* **Required work**
Reproduce all records verbatim.
--- START ---
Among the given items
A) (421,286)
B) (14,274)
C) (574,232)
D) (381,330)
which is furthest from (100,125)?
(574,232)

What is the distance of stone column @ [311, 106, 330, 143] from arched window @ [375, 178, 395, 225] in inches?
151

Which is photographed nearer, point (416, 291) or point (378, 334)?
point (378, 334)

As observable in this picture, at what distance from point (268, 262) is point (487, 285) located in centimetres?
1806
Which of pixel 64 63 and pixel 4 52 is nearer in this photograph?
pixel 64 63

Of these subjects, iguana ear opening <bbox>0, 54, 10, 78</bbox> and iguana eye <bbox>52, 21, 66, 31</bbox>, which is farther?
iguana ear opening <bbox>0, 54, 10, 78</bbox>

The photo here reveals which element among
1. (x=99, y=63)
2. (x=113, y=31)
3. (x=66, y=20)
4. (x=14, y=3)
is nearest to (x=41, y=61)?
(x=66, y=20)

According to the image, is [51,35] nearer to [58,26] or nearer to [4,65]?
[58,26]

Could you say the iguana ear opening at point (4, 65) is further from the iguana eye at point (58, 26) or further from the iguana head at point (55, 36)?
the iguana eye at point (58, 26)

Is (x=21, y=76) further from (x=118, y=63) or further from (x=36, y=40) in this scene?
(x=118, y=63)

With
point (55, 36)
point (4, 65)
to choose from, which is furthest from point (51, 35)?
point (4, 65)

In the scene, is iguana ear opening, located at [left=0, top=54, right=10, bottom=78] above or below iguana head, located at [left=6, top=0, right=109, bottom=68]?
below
--- END ---
* **Exercise result**
Among the given items
A) (421,286)
B) (14,274)
C) (574,232)
D) (381,330)
which is furthest from (100,125)?
(574,232)

What is the distance of stone column @ [311, 106, 330, 143] from arched window @ [375, 178, 395, 225] in inches?
151

Which is photographed nearer, point (416, 291) or point (378, 334)?
point (378, 334)

As observable in this picture, at what distance from point (268, 262) is point (487, 285) located in centimetres?
1806
Which of pixel 64 63 and pixel 4 52 is nearer in this photograph?
pixel 64 63

Of these subjects, iguana ear opening <bbox>0, 54, 10, 78</bbox> and iguana eye <bbox>52, 21, 66, 31</bbox>, which is farther?
iguana ear opening <bbox>0, 54, 10, 78</bbox>

The photo here reveals which element among
1. (x=99, y=63)
2. (x=113, y=31)
3. (x=66, y=20)
4. (x=14, y=3)
is nearest to (x=41, y=61)?
(x=66, y=20)

According to the image, is [51,35] nearer to [58,26] or nearer to [4,65]?
[58,26]

Could you say the iguana ear opening at point (4, 65) is further from the iguana eye at point (58, 26) or further from the iguana head at point (55, 36)?
the iguana eye at point (58, 26)

Is (x=21, y=76) further from (x=118, y=63) or further from (x=36, y=40) in this scene?
(x=118, y=63)

With
point (55, 36)
point (4, 65)
to choose from, which is furthest from point (51, 35)?
point (4, 65)

In the scene, is iguana ear opening, located at [left=0, top=54, right=10, bottom=78] above or below iguana head, located at [left=6, top=0, right=109, bottom=68]?
below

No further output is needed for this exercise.